The real interesting part is the actual driveline. How did these guys get the two motors working on opposite ends to cooperate? The Olds engine was hooked to a Ford transmission (of course, right?) that used only second and high gear. The Cadillac was not equipped with any sort of transmission. Instead it was engaged and disengaged by operating a dog clutch that locked its output shaft right into the pinion of the rearend.

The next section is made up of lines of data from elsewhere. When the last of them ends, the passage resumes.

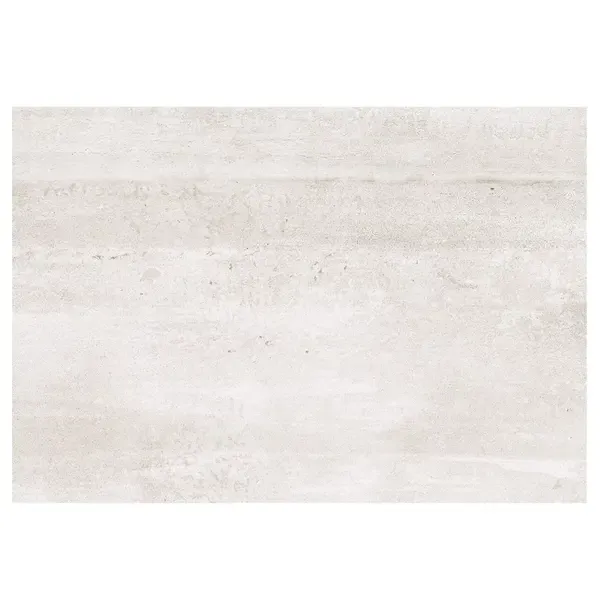 Плитка настенная Керамин Вайоминг 7 40x27.5 см 1.65 м² цвет светло-серый КЕРАМИН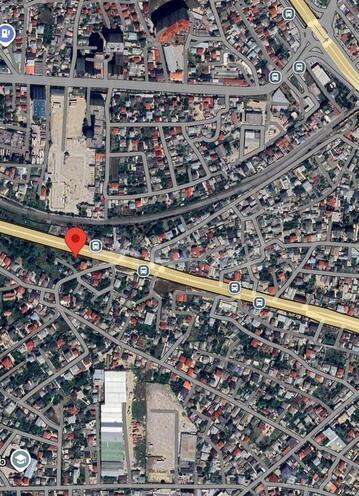 Satılır  torpaq 6 sot, Sulutəpə q., photo 3 from 10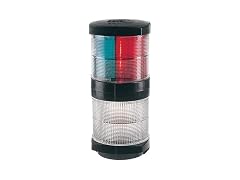 Hella Hella 002984601 Position Light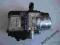 WEBASTO Thermo Top Evo OPEL ASTRA 1314974A DIESEL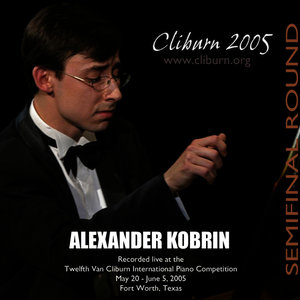 Brahms Intermezzo in A major, Op. 118, No. 2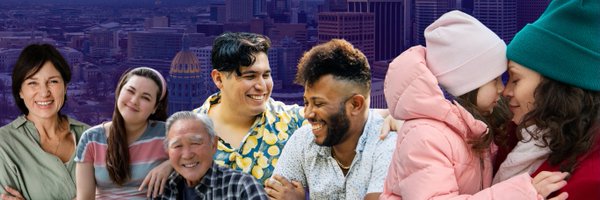 ColoradoFiscal Profile Banner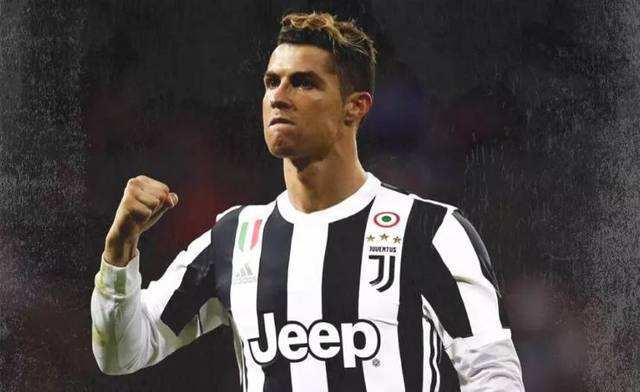 Sacha：巴黎没和布阿迪接触也没达成协议，里尔要价1亿（Sacha：巴黎尚未接触布阿迪、未达成协议，里尔标价1亿）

That rear engine also had a neat throttle timer that started working as soon as the car left the starting line (on the front engine). Two seconds after the car had left the starting line that Caddy engine would fire up and go full bore, helping the Olds do the work of moving the 1,800-pound car (equipped with nearly 750 ci) down the track.
The car was a winner or threat to win virtually everywhere it managed to show up. It was one of the strongest cars on the West Coast. Wanting to test their mettle against the best in the business, the three guys towed the car from California to Great Bend Municipal Airport, site of the original NHRA Nationals, in 1955. Although they did not win the event, the car was seen by many and the legend of its performance and potential grew. Ironically, though, that day at Great Bend would represent the high water mark of its performance.

The bomb’s notoriety was also its undoing because a crop of lighter, faster, more advanced dragsters hit the scene and suddenly those two big lumps of iron on either end of the car didn’t seem like such a good idea.

The car now sits in Don Garlits’ museum in Ocala, Florida.